Convert all of the data below into a two-column CSV with the headers input and output. Each row holds one text and its answer, with each field enclosed in quotes and any line breaks replaced by spaces.

:: EXERCISE INPUT ::

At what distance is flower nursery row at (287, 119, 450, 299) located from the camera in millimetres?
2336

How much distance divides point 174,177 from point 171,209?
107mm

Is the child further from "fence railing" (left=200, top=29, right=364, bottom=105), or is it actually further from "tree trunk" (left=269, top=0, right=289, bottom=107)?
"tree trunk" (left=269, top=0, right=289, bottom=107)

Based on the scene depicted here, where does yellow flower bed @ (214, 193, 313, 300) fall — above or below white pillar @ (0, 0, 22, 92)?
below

:::

* REPLY
input,output
"At what distance is flower nursery row at (287, 119, 450, 299) located from the camera in millimetres?","2336"
"How much distance divides point 174,177 from point 171,209?","107mm"
"Is the child further from ""fence railing"" (left=200, top=29, right=364, bottom=105), or is it actually further from ""tree trunk"" (left=269, top=0, right=289, bottom=107)?","""tree trunk"" (left=269, top=0, right=289, bottom=107)"
"Based on the scene depicted here, where does yellow flower bed @ (214, 193, 313, 300) fall — above or below white pillar @ (0, 0, 22, 92)?","below"